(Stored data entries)
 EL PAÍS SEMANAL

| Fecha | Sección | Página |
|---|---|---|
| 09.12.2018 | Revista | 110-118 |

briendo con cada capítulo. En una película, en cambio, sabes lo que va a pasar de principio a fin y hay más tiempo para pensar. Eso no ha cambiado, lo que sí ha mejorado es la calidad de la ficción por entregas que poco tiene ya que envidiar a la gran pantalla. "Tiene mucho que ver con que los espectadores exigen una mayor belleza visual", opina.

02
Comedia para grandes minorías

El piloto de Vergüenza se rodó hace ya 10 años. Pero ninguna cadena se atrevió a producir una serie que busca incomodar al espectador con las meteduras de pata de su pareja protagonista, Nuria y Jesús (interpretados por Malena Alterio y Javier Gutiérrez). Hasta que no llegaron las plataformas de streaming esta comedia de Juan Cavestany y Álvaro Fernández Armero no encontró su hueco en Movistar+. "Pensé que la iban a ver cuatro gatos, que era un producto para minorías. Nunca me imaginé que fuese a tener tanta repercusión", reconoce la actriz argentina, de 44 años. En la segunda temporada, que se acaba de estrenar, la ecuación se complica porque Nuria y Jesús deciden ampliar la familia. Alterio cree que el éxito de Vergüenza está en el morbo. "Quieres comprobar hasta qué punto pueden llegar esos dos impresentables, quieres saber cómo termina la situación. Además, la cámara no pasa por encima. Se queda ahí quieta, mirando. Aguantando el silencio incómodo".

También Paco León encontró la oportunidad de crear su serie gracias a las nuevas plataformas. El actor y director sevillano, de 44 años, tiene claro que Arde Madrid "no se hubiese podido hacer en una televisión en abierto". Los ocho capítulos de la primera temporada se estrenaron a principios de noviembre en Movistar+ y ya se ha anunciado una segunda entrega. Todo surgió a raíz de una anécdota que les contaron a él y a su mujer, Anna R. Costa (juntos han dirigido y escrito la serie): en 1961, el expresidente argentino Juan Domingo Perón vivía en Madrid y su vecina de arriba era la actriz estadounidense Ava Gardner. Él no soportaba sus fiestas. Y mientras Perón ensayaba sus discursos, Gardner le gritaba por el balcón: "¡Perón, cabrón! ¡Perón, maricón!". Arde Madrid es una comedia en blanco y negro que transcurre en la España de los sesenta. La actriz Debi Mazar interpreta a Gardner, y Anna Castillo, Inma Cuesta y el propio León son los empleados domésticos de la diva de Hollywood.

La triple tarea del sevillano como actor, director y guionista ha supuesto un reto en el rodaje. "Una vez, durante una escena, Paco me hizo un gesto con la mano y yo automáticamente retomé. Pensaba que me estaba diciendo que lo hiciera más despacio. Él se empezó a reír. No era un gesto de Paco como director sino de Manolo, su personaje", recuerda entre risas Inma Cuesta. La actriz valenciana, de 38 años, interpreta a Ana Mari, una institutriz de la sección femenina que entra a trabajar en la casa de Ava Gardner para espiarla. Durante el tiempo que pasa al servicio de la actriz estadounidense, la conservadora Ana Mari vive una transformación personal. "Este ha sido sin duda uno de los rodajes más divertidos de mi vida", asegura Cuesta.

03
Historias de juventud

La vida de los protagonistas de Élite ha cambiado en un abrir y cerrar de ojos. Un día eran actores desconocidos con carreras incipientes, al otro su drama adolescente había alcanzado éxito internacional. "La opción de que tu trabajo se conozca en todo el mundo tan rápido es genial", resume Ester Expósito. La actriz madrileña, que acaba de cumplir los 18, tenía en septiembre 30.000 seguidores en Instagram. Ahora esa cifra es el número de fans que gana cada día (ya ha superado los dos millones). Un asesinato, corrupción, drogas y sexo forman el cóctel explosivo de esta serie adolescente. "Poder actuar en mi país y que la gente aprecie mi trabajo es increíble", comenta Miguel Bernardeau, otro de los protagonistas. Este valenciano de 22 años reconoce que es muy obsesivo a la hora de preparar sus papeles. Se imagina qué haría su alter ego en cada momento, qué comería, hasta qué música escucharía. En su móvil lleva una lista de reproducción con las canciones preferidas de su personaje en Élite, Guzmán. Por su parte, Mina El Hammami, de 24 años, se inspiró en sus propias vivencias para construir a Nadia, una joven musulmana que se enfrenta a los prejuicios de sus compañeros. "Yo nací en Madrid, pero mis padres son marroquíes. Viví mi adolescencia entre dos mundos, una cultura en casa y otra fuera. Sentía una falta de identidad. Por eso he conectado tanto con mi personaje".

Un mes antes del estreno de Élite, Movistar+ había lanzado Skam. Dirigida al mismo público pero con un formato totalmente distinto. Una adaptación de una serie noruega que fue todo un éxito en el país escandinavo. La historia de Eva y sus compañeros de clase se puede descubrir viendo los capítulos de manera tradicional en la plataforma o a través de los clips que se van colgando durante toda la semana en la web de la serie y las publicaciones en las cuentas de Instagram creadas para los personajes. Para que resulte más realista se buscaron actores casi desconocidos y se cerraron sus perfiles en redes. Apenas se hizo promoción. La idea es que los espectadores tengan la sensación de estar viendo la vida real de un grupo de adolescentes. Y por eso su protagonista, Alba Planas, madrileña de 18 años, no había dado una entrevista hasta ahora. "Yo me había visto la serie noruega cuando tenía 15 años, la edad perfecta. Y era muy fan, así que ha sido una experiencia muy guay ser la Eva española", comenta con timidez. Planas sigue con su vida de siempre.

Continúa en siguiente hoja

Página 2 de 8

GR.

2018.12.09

### TASK
Retype the records above exactly, from their first line through the line that contains "Comedia para grandes minorías", and stop there.

### OUTPUT
 EL PAÍS SEMANAL

| Fecha | Sección | Página |
|---|---|---|
| 09.12.2018 | Revista | 110-118 |

briendo con cada capítulo. En una película, en cambio, sabes lo que va a pasar de principio a fin y hay más tiempo para pensar. Eso no ha cambiado, lo que sí ha mejorado es la calidad de la ficción por entregas que poco tiene ya que envidiar a la gran pantalla. "Tiene mucho que ver con que los espectadores exigen una mayor belleza visual", opina.

02
Comedia para grandes minorías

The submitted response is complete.